### Problem description:
Below are records; extract exactly the lines from the one with "Sedinta Foto Maternitate" through the final line, including both, but drop the pictures.

(Caption-style text data)
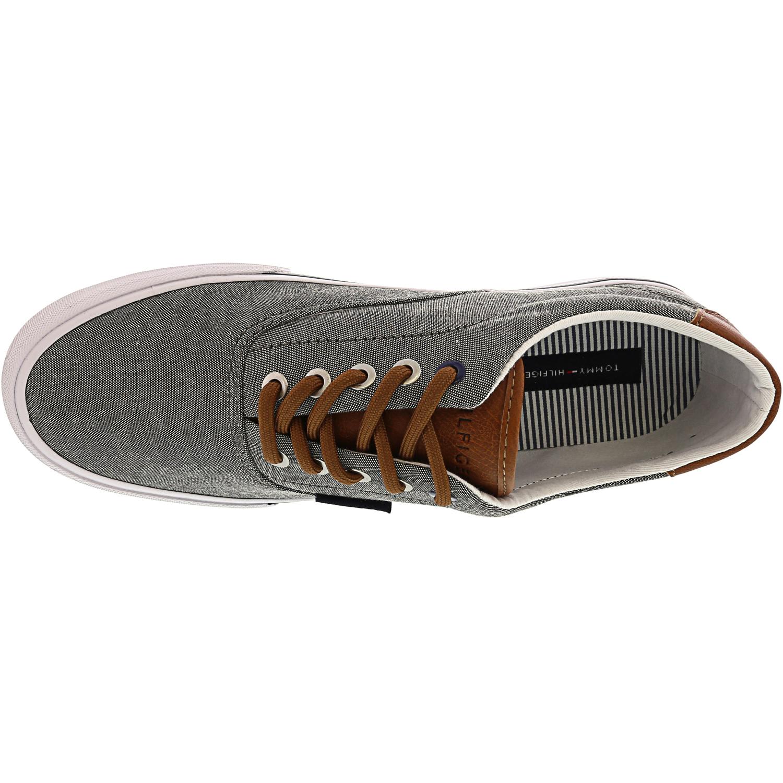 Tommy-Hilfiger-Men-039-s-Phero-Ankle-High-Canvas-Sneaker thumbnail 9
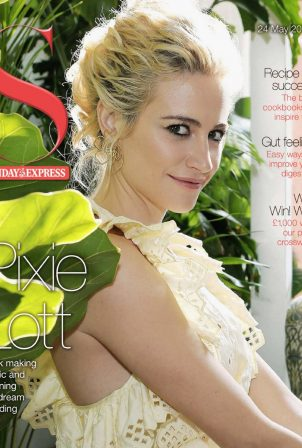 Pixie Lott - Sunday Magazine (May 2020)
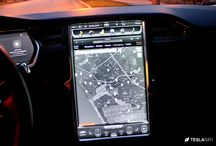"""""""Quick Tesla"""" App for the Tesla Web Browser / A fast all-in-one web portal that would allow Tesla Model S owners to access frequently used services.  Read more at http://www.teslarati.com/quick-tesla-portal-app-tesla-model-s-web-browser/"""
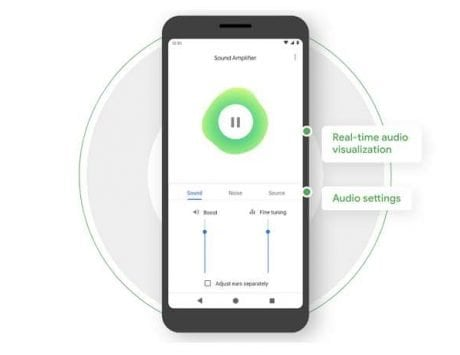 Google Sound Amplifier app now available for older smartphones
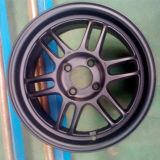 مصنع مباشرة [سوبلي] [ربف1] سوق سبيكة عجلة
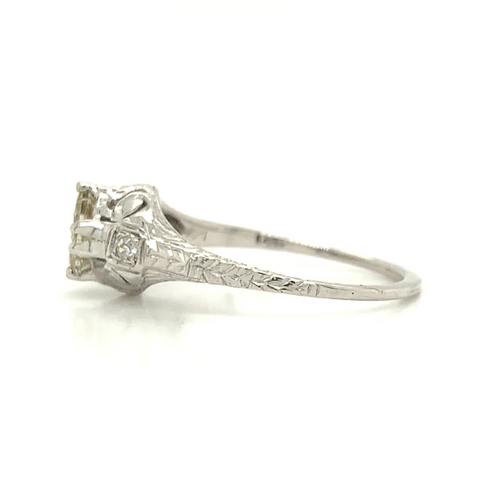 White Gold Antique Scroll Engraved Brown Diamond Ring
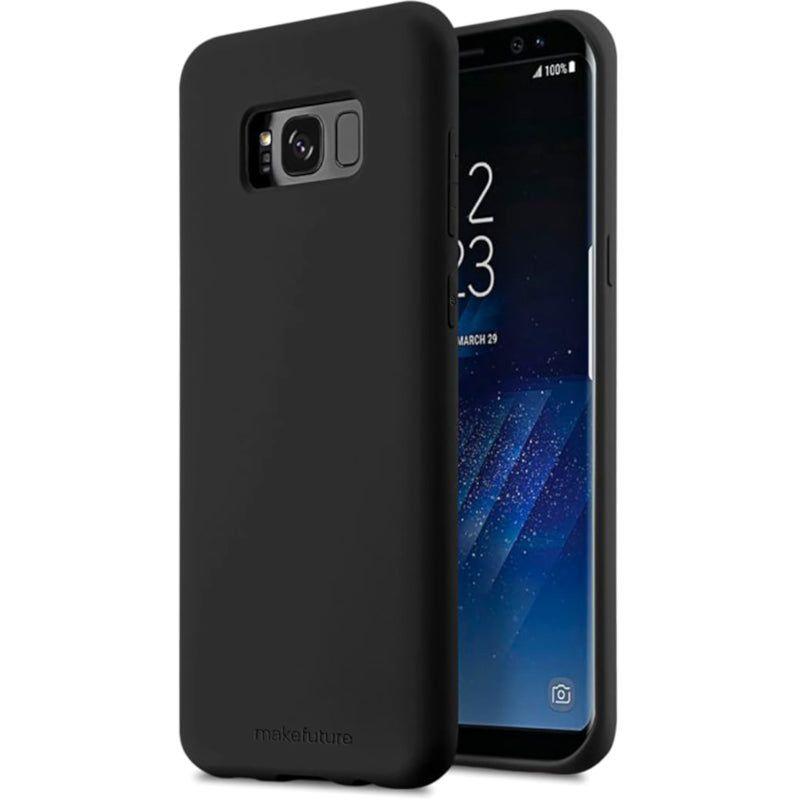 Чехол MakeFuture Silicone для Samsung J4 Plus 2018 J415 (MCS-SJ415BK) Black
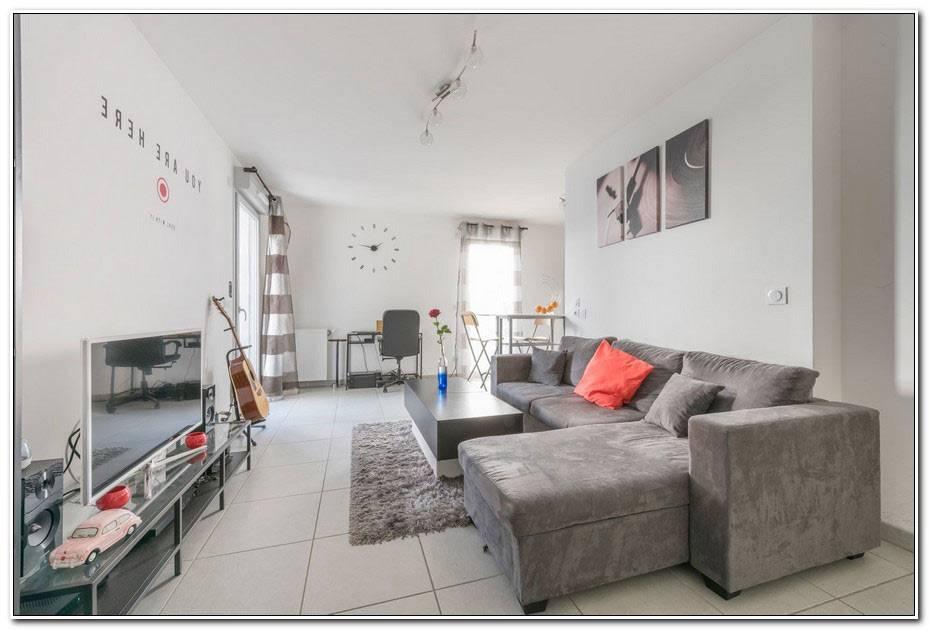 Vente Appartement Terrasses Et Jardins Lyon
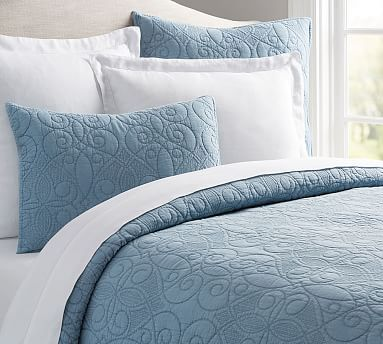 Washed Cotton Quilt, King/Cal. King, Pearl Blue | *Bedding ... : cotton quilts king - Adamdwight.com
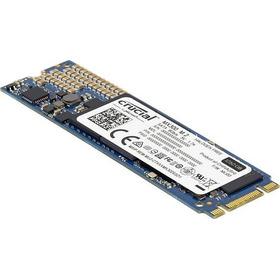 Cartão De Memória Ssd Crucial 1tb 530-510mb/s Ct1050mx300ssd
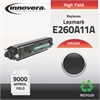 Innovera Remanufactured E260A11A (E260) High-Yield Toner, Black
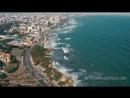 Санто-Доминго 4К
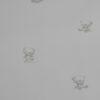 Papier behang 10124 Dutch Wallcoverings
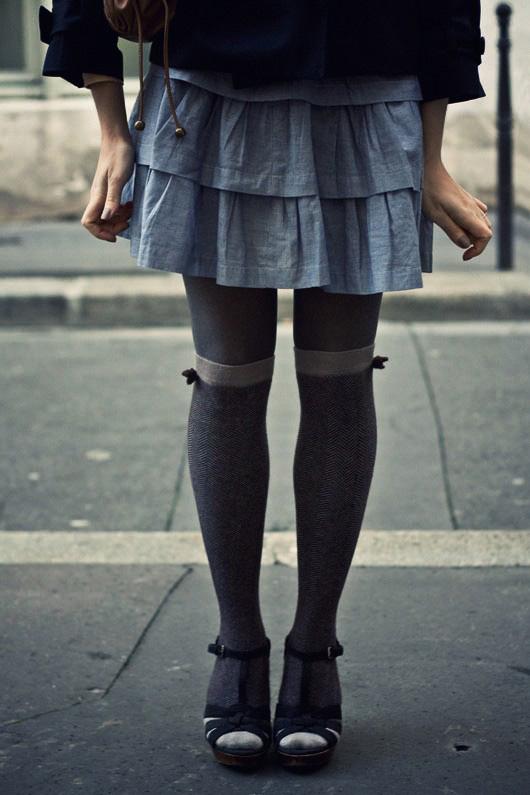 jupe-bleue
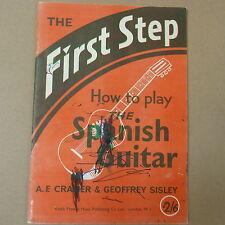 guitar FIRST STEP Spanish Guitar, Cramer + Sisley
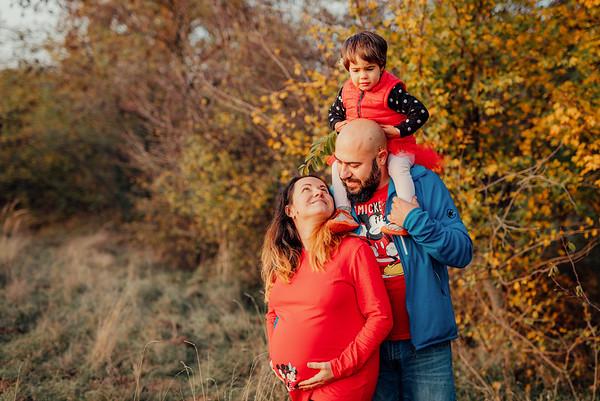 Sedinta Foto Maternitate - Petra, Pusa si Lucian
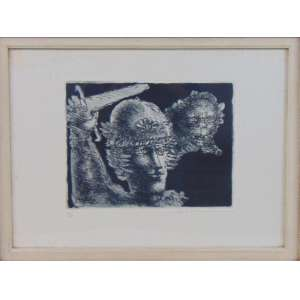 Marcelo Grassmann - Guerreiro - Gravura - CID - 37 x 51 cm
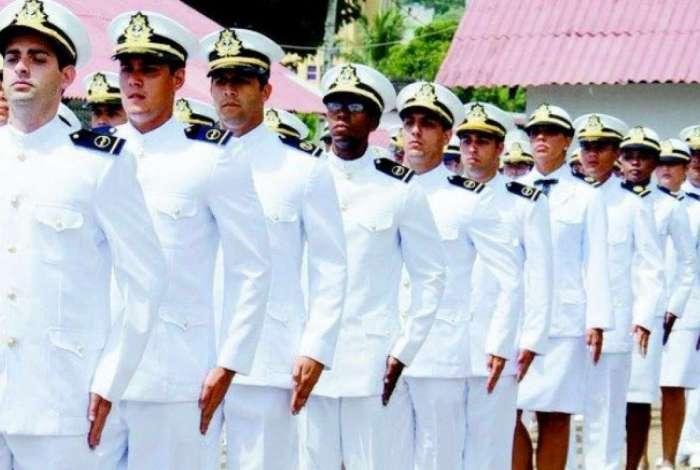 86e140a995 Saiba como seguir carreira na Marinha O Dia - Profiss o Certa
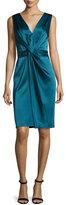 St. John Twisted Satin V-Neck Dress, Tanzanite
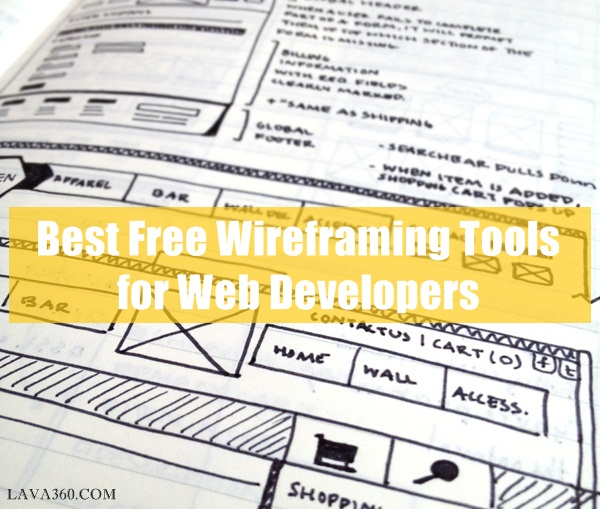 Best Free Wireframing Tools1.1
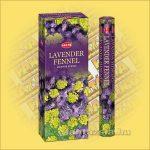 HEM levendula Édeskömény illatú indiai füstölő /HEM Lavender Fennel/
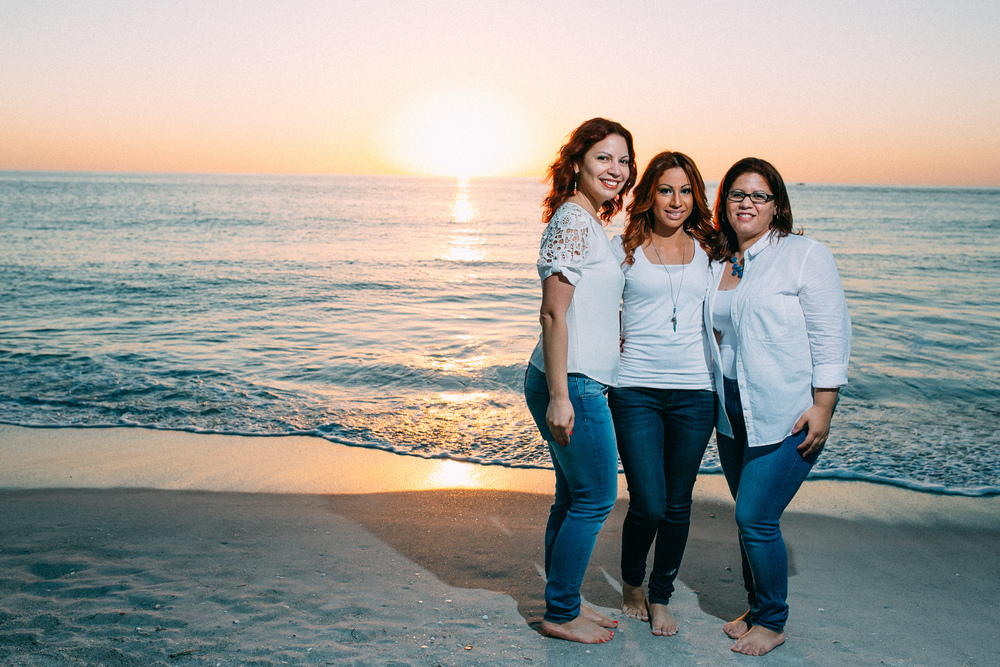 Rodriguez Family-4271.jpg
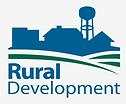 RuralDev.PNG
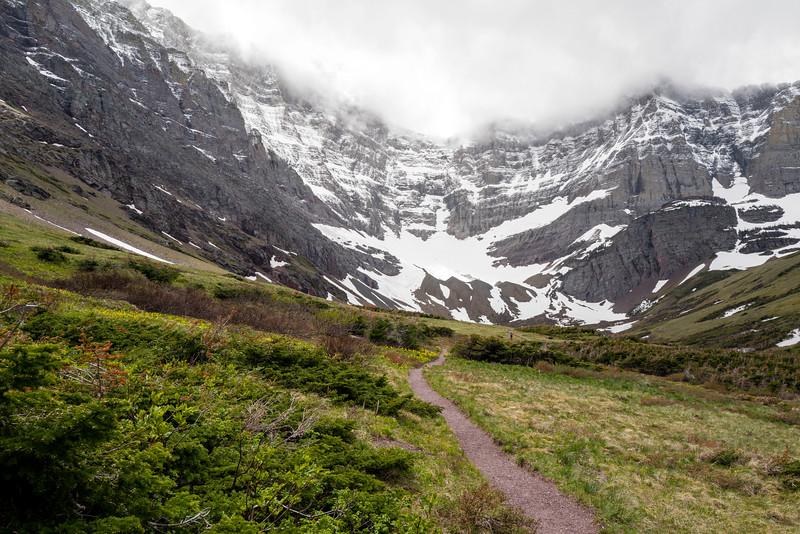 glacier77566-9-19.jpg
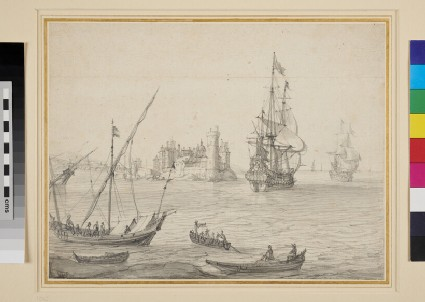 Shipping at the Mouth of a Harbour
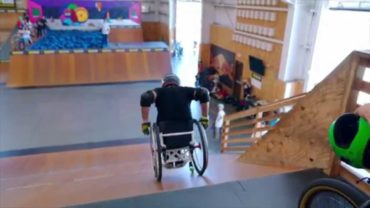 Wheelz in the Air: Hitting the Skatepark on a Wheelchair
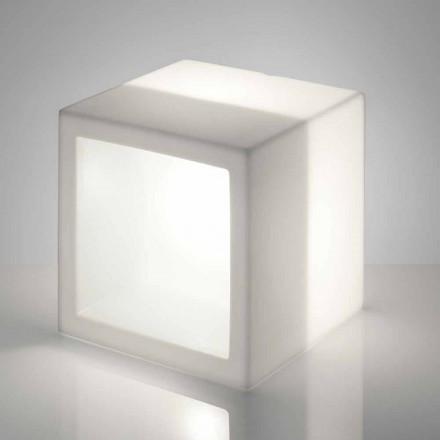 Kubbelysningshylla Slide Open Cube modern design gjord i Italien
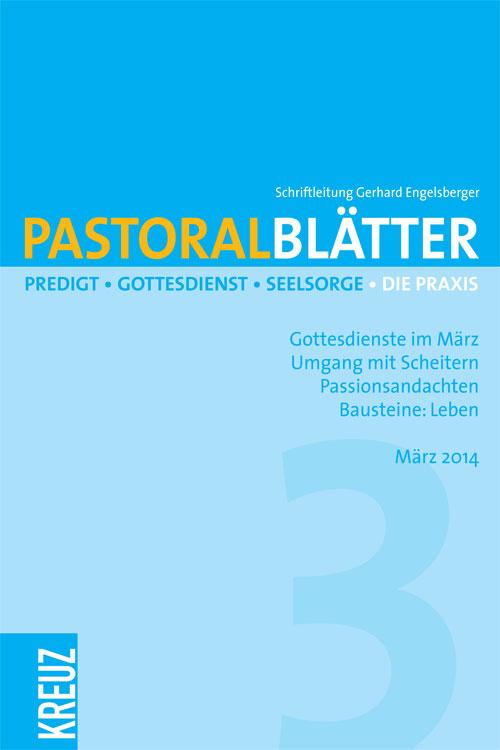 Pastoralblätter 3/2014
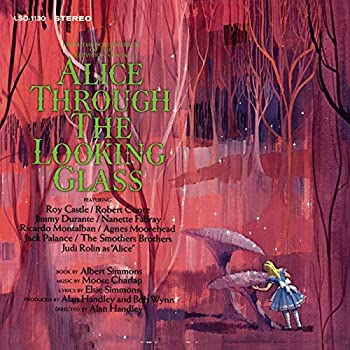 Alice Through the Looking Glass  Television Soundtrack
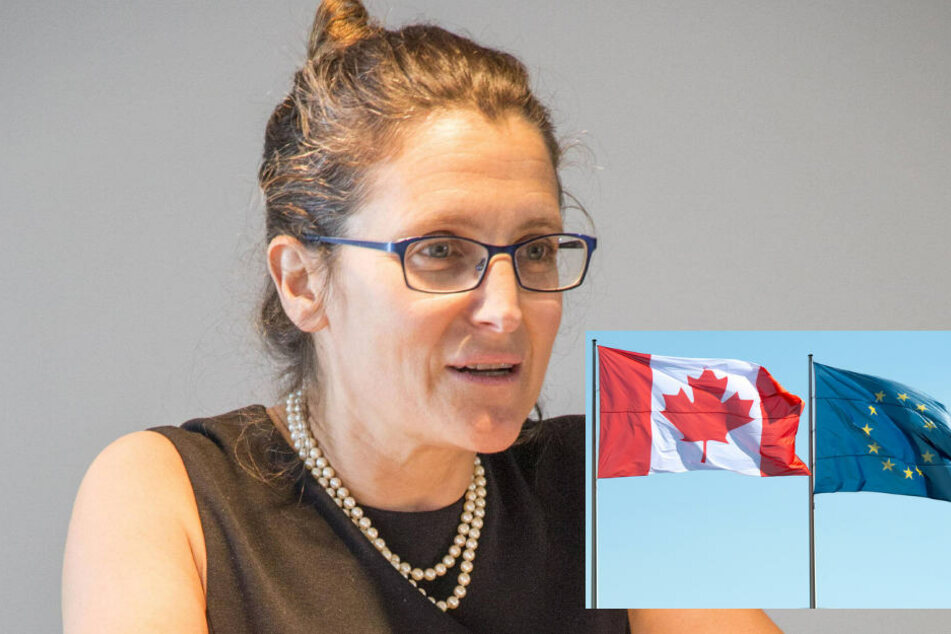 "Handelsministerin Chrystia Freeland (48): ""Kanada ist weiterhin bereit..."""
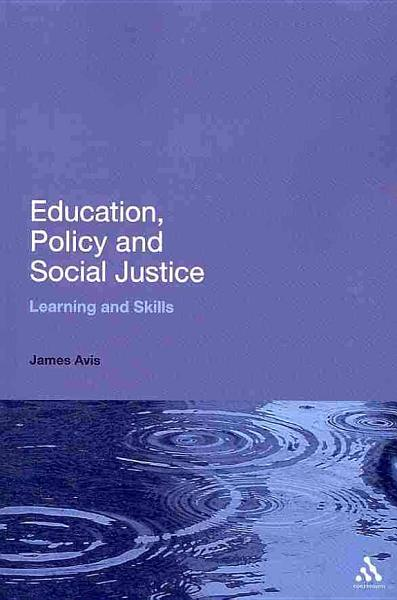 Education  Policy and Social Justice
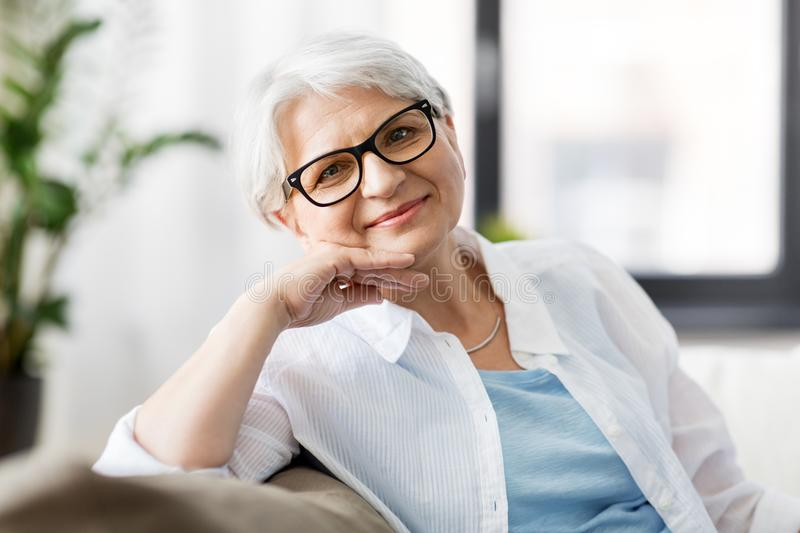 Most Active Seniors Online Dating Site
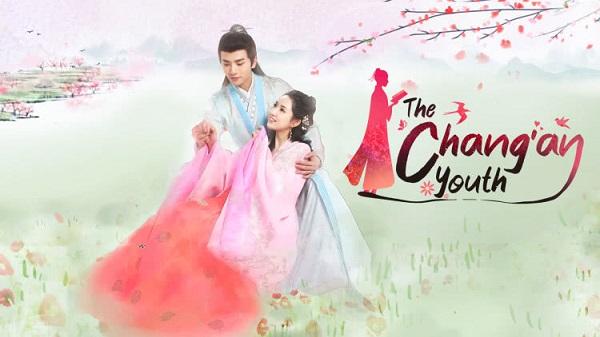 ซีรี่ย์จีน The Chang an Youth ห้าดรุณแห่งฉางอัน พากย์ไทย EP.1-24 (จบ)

### Result for this task:
 Sedinta Foto Maternitate - Petra, Pusa si Lucian
 Marcelo Grassmann - Guerreiro - Gravura - CID - 37 x 51 cm
 86e140a995 Saiba como seguir carreira na Marinha O Dia - Profiss o Certa
 St. John Twisted Satin V-Neck Dress, Tanzanite
 Best Free Wireframing Tools1.1
 HEM levendula Édeskömény illatú indiai füstölő /HEM Lavender Fennel/
 Rodriguez Family-4271.jpg
 RuralDev.PNG
 glacier77566-9-19.jpg
 Shipping at the Mouth of a Harbour
 Wheelz in the Air: Hitting the Skatepark on a Wheelchair
 Kubbelysningshylla Slide Open Cube modern design gjord i Italien
 Pastoralblätter 3/2014
 Alice Through the Looking Glass  Television Soundtrack
 "Handelsministerin Chrystia Freeland (48): ""Kanada ist weiterhin bereit..."""
 Education  Policy and Social Justice
 Most Active Seniors Online Dating Site
 ซีรี่ย์จีน The Chang an Youth ห้าดรุณแห่งฉางอัน พากย์ไทย EP.1-24 (จบ)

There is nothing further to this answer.